_Description of the task_:
Every line of the listing below should be written out exactly, minus its pictures.

_Data in this exercise_:

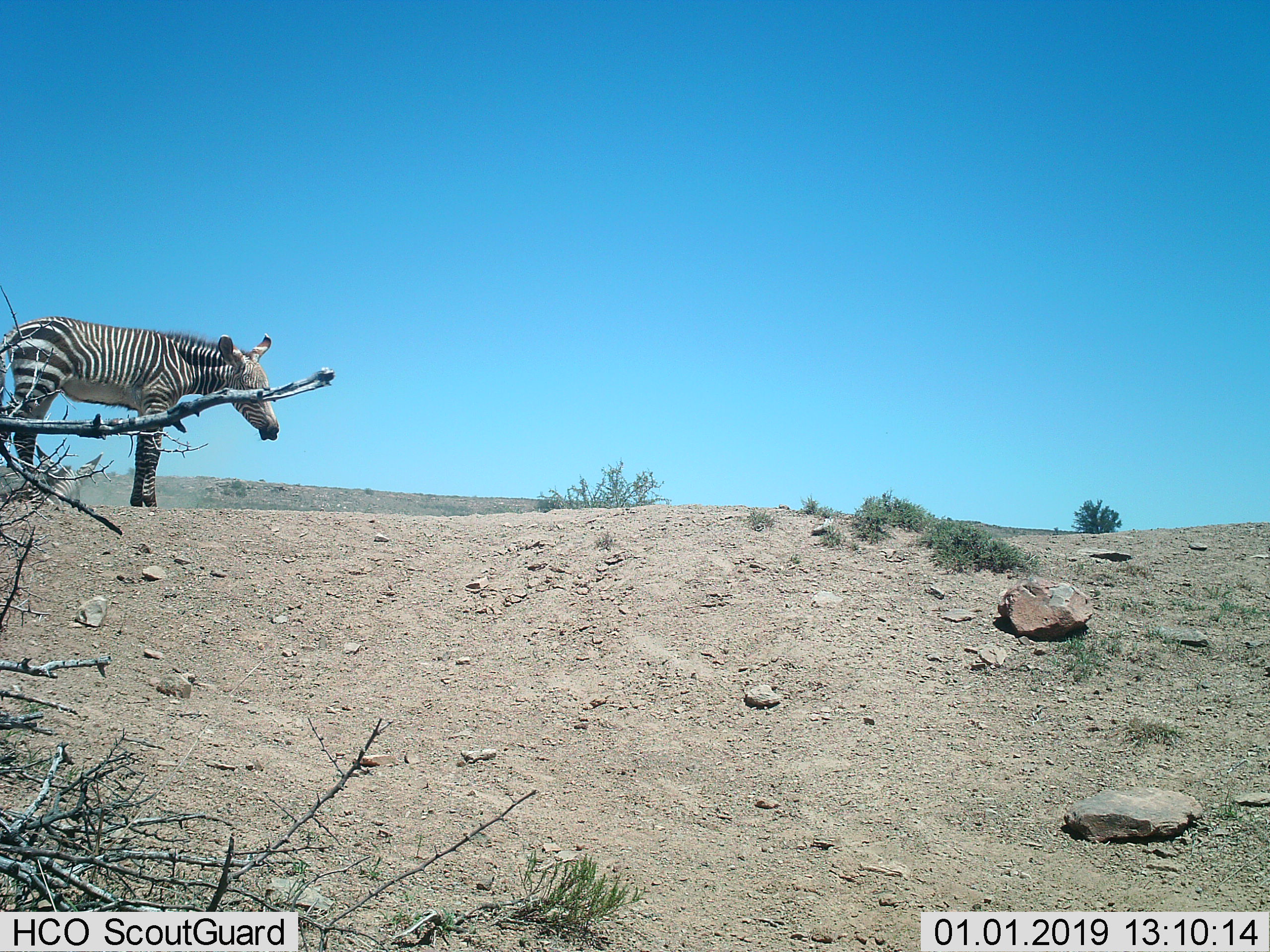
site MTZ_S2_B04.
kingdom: Animalia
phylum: Chordata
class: Mammalia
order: Perissodactyla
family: Equidae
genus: Equus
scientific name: Equus zebra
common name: mountain zebra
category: zebramountain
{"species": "zebramountain (mountain zebra) (Equus zebra)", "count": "1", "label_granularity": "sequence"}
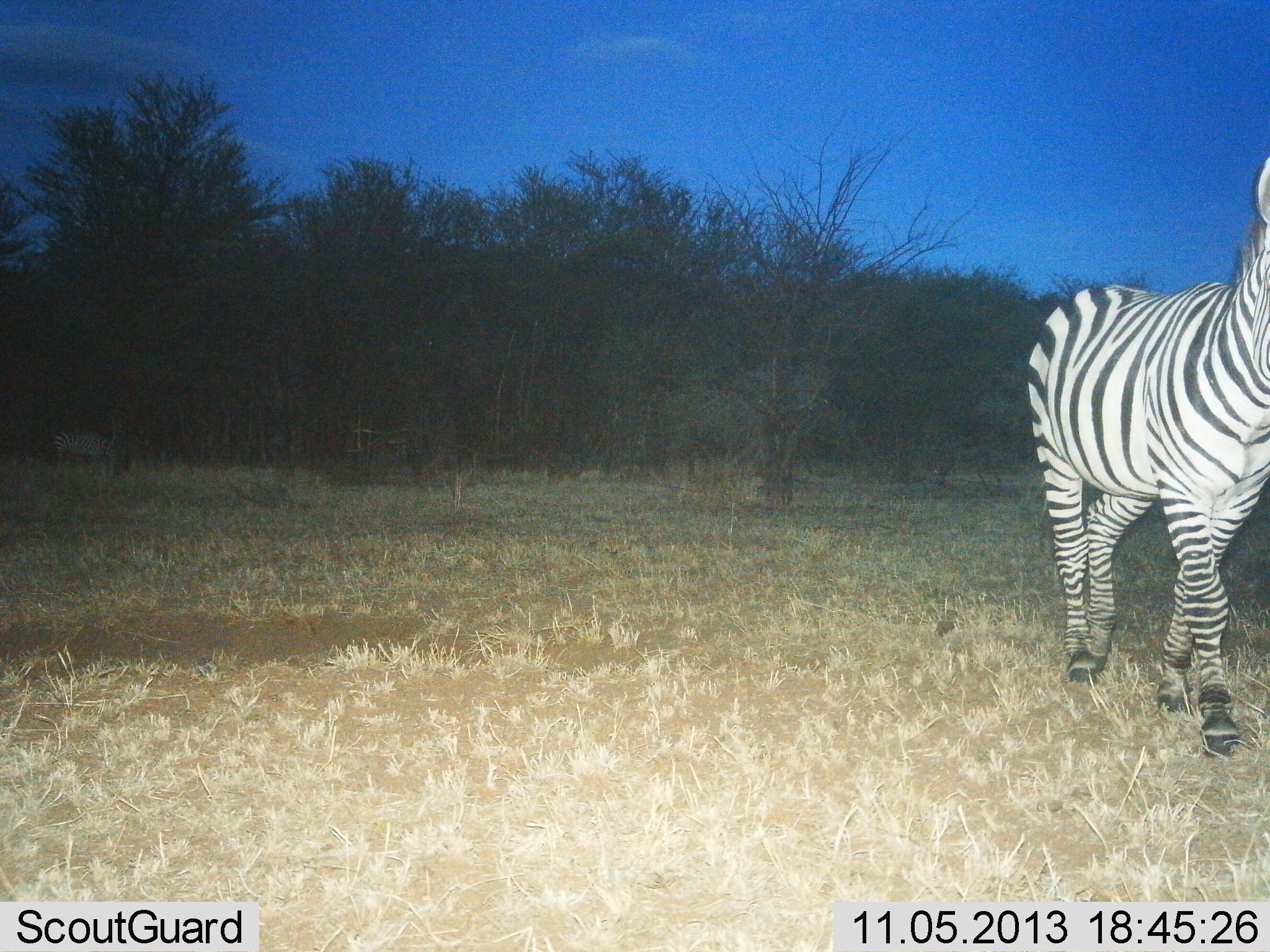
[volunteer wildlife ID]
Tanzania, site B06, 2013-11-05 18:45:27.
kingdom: Animalia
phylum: Chordata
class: Mammalia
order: Perissodactyla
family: Equidae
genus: Equus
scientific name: Equus quagga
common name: plains zebra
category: zebra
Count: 1.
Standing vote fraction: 30%.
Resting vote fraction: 0%.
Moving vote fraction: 80%.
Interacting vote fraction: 0%.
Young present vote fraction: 0%.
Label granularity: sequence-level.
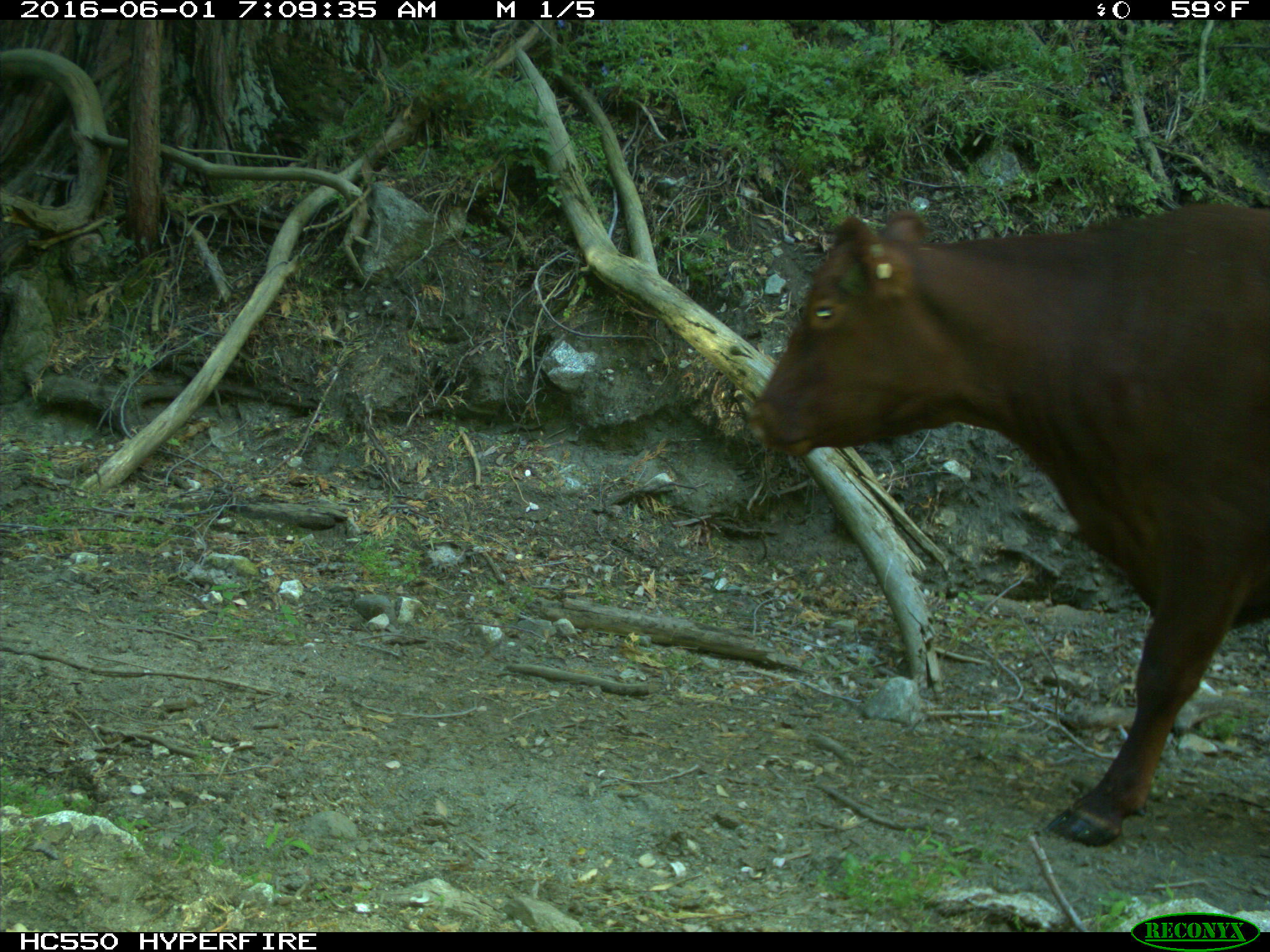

_Solution_:
site MTZ_S2_B04.
kingdom: Animalia
phylum: Chordata
class: Mammalia
order: Perissodactyla
family: Equidae
genus: Equus
scientific name: Equus zebra
common name: mountain zebra
category: zebramountain
{"species": "zebramountain (mountain zebra) (Equus zebra)", "count": "1", "label_granularity": "sequence"}
[volunteer wildlife ID]
Tanzania, site B06, 2013-11-05 18:45:27.
kingdom: Animalia
phylum: Chordata
class: Mammalia
order: Perissodactyla
family: Equidae
genus: Equus
scientific name: Equus quagga
common name: plains zebra
category: zebra
Count: 1.
Standing vote fraction: 30%.
Resting vote fraction: 0%.
Moving vote fraction: 80%.
Interacting vote fraction: 0%.
Young present vote fraction: 0%.
Label granularity: sequence-level.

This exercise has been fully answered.